Common Interventions with sex-specific effects:
Randomized allocation in trials achieves equal enrollment of male and female neonates in most circumstances. However, some interventions may not have a statistically significant treatment effect in the entire cohort, but when analyzed by sex, they may show benefits in male or female neonates. This may be more likely if the intervention has opposite effects on male and female neonates, which may be helpful in one sex and harmful to the other. It is important to consider the limitations of subgroup analyses due to limited statistical power leading to a false negative result and multiple comparisons leading to false positives [59].
Antenatal Steroids:
One of the most administered drugs to pregnant persons in preterm labor is antenatal steroids for their overwhelming positive effects on increasing survival in preterm neonates. However, sex-specific differences in response to this therapy have been reported. Following a single course of maternal betamethasone, placental 11β-hydroxysteroid dehydrogenase type 2 decreased in females and increased in males.

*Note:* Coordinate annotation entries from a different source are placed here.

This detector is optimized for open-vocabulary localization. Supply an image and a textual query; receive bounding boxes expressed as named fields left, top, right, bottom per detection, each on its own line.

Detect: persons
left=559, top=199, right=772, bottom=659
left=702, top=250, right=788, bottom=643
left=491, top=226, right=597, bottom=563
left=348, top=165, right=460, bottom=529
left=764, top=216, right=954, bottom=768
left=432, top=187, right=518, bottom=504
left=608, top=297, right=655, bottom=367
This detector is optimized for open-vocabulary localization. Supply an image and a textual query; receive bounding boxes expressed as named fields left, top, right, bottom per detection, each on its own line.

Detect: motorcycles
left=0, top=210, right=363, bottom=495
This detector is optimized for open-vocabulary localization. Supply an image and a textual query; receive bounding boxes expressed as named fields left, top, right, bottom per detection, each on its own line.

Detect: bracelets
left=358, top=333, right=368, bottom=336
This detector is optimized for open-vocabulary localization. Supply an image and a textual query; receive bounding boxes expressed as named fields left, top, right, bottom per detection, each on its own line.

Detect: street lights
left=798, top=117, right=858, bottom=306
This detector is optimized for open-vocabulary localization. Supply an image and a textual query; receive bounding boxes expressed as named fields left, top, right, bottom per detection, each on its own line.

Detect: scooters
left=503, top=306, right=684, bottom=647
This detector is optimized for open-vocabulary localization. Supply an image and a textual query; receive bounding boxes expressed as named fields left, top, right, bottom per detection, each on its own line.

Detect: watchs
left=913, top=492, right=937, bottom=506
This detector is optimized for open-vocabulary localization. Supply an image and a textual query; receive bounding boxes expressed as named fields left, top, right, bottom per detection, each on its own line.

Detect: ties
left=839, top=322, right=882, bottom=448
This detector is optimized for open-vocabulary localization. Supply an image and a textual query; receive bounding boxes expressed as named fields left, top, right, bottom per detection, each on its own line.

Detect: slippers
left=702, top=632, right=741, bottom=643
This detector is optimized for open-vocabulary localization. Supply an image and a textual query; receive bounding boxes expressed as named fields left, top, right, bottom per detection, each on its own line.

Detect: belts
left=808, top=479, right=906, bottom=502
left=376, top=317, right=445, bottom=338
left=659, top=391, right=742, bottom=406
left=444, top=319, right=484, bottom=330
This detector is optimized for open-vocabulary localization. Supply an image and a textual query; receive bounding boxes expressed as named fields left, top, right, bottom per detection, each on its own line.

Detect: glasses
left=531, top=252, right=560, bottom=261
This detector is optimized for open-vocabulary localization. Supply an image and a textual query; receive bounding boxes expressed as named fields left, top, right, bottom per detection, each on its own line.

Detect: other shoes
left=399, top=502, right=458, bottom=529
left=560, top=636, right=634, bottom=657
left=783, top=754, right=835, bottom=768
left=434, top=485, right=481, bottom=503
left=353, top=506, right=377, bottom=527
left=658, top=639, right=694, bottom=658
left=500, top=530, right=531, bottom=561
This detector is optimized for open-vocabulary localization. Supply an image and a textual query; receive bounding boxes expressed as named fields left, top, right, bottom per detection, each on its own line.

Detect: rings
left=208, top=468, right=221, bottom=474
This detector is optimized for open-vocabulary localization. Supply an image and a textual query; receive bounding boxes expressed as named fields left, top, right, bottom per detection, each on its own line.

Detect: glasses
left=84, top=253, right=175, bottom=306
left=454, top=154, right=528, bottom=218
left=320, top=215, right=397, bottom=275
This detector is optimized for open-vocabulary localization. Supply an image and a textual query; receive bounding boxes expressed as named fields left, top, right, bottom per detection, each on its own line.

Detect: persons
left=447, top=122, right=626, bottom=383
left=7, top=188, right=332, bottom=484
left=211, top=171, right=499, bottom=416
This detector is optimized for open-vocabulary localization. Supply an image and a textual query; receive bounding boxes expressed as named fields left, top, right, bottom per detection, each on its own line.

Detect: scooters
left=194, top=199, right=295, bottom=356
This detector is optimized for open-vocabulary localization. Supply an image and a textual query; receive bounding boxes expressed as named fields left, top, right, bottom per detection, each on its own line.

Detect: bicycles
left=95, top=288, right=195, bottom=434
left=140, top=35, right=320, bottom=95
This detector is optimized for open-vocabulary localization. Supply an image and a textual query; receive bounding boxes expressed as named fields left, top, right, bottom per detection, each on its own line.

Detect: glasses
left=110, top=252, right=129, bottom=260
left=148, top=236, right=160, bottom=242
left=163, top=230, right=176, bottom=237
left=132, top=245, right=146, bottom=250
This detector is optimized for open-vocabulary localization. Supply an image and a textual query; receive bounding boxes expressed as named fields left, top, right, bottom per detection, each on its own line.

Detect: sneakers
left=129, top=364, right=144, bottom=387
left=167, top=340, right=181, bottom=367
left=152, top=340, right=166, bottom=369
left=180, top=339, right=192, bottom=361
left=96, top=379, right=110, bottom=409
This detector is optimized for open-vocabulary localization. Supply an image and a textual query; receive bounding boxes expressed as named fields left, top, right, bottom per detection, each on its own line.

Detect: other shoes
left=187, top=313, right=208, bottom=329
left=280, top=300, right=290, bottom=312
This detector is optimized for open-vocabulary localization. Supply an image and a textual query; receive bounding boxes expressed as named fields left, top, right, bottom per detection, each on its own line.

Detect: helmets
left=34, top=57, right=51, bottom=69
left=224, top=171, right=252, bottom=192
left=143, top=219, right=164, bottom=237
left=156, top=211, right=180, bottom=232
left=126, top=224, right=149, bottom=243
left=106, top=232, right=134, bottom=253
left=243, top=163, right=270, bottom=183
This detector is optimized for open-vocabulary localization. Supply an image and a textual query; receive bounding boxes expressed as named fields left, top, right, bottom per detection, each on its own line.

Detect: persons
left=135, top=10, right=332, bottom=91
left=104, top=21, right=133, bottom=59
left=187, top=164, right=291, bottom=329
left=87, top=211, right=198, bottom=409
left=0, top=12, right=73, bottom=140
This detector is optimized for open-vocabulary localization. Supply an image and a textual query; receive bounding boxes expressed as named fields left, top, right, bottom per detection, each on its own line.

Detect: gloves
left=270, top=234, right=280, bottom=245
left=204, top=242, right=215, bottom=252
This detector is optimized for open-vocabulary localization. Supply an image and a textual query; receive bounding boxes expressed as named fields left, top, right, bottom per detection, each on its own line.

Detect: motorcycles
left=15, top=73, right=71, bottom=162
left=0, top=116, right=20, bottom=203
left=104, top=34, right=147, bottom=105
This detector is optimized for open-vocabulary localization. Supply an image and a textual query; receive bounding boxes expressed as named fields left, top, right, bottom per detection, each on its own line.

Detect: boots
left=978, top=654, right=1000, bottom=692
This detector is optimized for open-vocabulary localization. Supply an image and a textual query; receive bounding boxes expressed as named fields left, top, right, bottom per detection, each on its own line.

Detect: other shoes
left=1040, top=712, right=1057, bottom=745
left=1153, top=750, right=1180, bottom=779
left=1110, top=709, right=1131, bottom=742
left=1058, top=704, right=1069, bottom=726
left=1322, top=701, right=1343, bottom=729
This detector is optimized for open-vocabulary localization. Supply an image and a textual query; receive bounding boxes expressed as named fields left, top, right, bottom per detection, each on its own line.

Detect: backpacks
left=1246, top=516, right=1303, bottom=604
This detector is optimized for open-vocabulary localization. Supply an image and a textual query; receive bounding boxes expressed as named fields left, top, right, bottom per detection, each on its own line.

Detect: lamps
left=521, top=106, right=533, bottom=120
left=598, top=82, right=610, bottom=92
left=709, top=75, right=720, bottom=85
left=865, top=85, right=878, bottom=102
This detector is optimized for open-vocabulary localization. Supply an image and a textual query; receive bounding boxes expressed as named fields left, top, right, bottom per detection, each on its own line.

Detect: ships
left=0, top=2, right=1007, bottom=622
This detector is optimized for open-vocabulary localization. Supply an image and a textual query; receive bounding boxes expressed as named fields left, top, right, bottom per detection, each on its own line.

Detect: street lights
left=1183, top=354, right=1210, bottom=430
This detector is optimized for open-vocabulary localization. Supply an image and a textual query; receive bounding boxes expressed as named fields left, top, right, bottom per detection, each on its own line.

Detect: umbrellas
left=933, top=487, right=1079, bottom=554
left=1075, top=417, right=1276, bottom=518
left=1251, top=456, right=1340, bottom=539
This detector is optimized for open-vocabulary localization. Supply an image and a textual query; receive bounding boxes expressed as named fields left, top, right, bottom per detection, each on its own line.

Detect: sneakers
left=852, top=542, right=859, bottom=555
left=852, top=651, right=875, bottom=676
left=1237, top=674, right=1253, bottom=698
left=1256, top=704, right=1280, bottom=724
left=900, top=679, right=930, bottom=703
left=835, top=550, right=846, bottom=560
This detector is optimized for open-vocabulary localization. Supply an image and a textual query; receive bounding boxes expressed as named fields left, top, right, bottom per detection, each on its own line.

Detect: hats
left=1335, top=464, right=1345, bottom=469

Decreased 11β-HSD2 may lead to increased placental transfer of maternal cortisol in female neonates, thus postnatally improving survivability [60]. In infants born within 72 h of antenatal glucocorticoid exposure, urine normetanephrine levels were higher in females, which was, in turn, inversely correlated with microvascular blood flow at 24 hours and illness severity scores [61]. In a meta-analysis of eight studies, no effect of neonatal sex was seen on reducing RDS or other outcomes in response to antenatal steroids. However, males showed a reduction in the incidence of RDS with betamethasone while females with dexamethasone [62]. In another prospective study with 710 preterm neonates, male but not female preterm neonates had decreased mortality and acute respiratory morbidity following antenatal betamethasone [63]. In a study by Van Marter et al., maternal glucocorticoid therapy reduced the incidence of BPD in female preterm neonates but only in >1 kg male preterm neonates [64].
Postnatal steroids:
Postnatal steroid therapy is often administered to ventilator-dependent preterm neonates at a high risk of developing BPD. Some babies have a favorable response to postnatal steroids, while others do not. In one study, preterm female neonates who were ventilator-dependent at ten days of age and treated with postnatal dexamethasone (1-week course) had better pulmonary outcomes than males at 28 days and a shorter duration of supplemental oxygen[65]. An individual patient data metanalysis of randomized controlled trials testing the efficacy of the prophylaxis of early adrenal insufficiency using low-dose hydrocortisone on survival without BPD during the first week of life in preterm infants showed female infants>25 weeks’ gestation and chorioamnionitis exposure had a lower risk of developing bronchopulmonary dysplasia (BPD). The odds of surviving to 36 weeks without BPD was 1.40 (CI-0.97–2.02) (p=.074) in males compared to girls was 1.52 (95% CI- 1.02–2.26) (p=.038) [66]. The PREMILOC study enrolled neonates less than 28 weeks of gestation to receive either intravenous low-dose hydrocortisone or placebo during the first ten postnatal days. A significantly increased rate of bronchopulmonary dysplasia-free survival was reported in females with no differences in similarly treated male premature neonates [67].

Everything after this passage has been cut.